**Exercise directions:** Exactly as written, set down each line of the data below except its pictures.

**Stored data:**
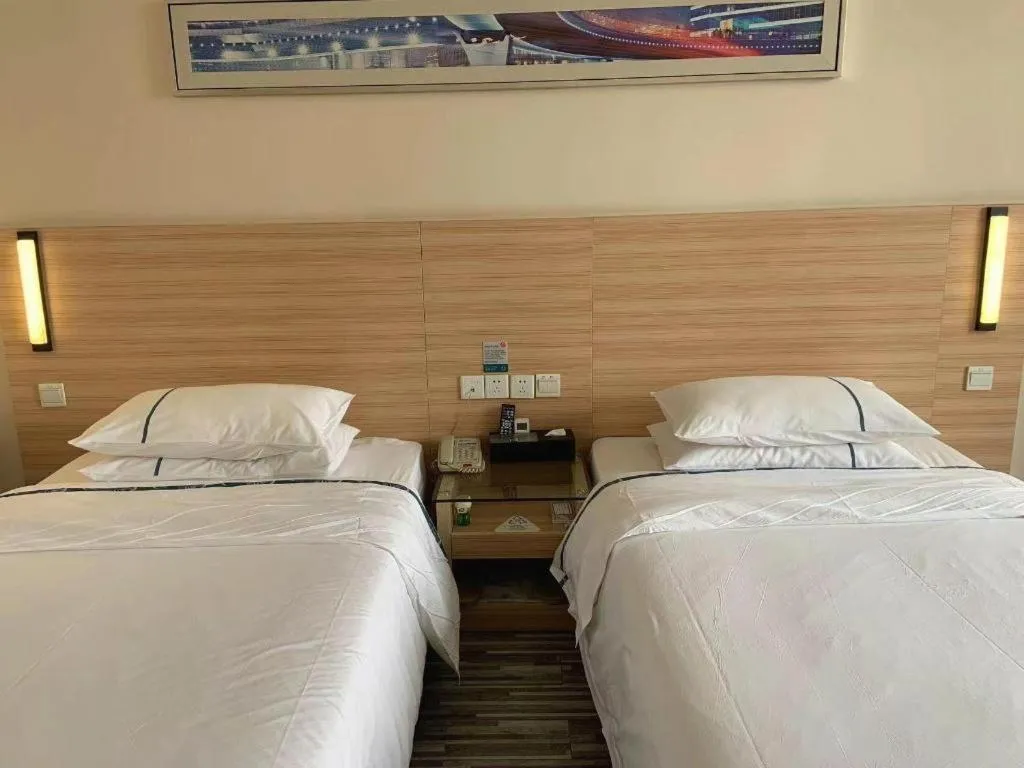 Bed in City Comfort Inn Yichang Wanda Plaza Yunhe Park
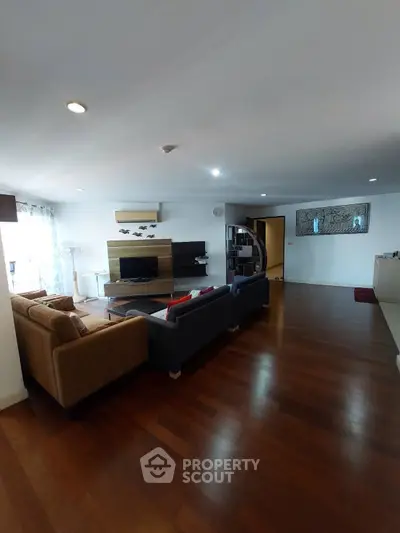 Spacious living room with modern decor and hardwood flooring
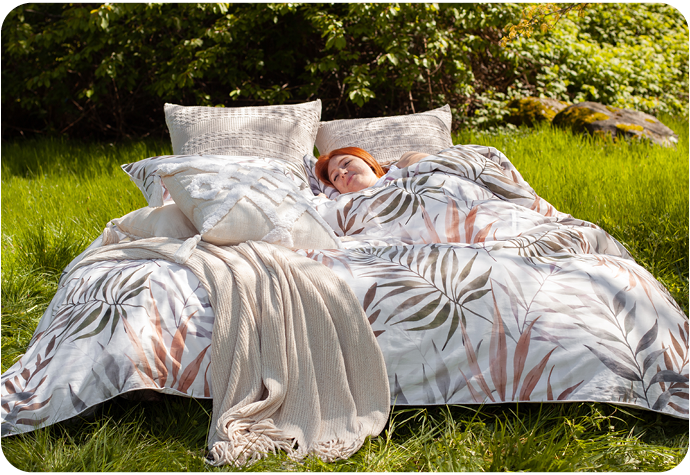 Red-haired woman sleeping in a fully dressed bed in a green meadow, with warm sunlight beaming down on her.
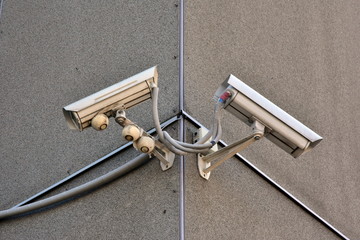 the surveillance camera on a wall of old building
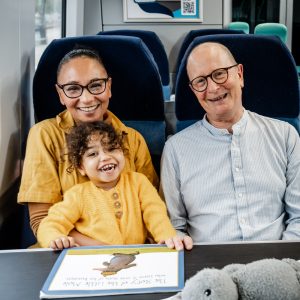 daughter, mum and grandad on train, national adoption week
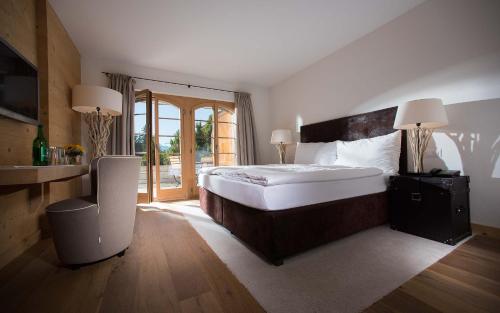 Hotel des Alpes Superieur في غشتاد: غرفة نوم كبيرة مع سرير كبير ونافذة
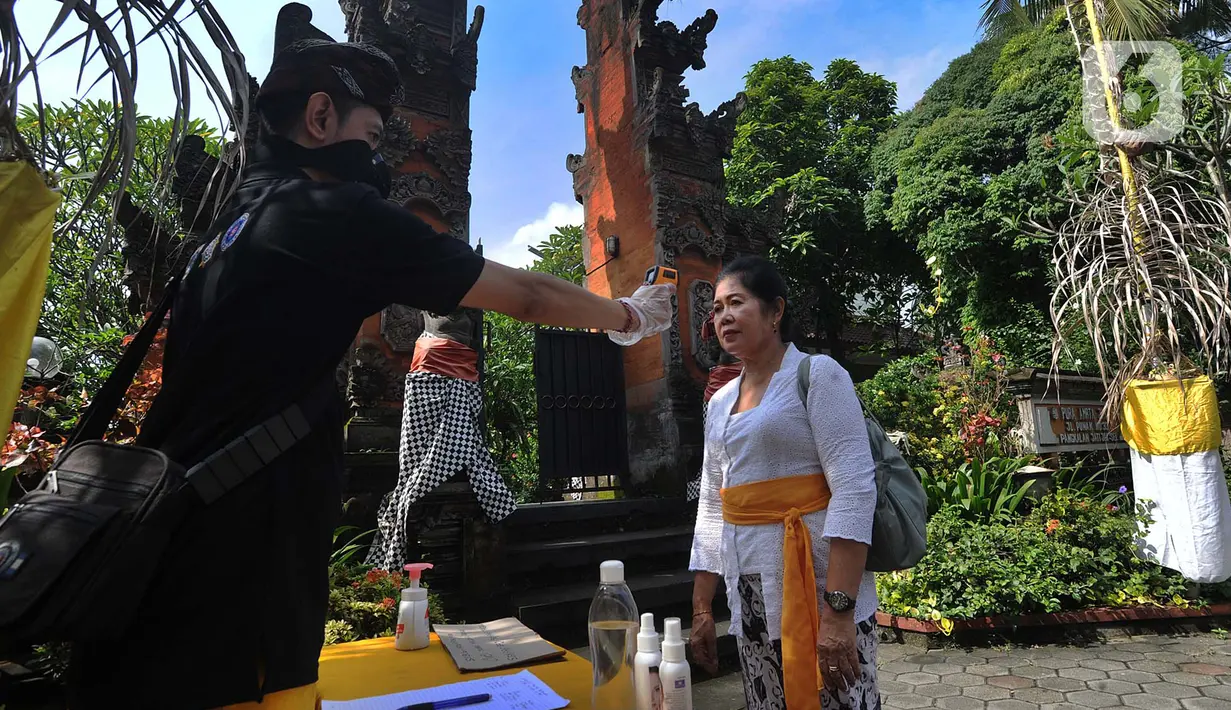 Petugas memeriksa suhu tubuh pengurus Pura Amerta Jati menjelang persiapan Hari Raya Nyepi Saka 1942 di Cinere, Depok, Selasa (24/3/2020). Rangkaian perayaan Nyepi di sejumlah pura hanya akan dilakukan oleh panitia dalam jumlah terbatas untuk mencegah penyebaran Covid-19. (merdeka.com/Arie Basuki)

**Solution to the exercise:**
 Bed in City Comfort Inn Yichang Wanda Plaza Yunhe Park
 Spacious living room with modern decor and hardwood flooring
 Red-haired woman sleeping in a fully dressed bed in a green meadow, with warm sunlight beaming down on her.
 the surveillance camera on a wall of old building
 daughter, mum and grandad on train, national adoption week
 Hotel des Alpes Superieur في غشتاد: غرفة نوم كبيرة مع سرير كبير ونافذة
 Petugas memeriksa suhu tubuh pengurus Pura Amerta Jati menjelang persiapan Hari Raya Nyepi Saka 1942 di Cinere, Depok, Selasa (24/3/2020). Rangkaian perayaan Nyepi di sejumlah pura hanya akan dilakukan oleh panitia dalam jumlah terbatas untuk mencegah penyebaran Covid-19. (merdeka.com/Arie Basuki)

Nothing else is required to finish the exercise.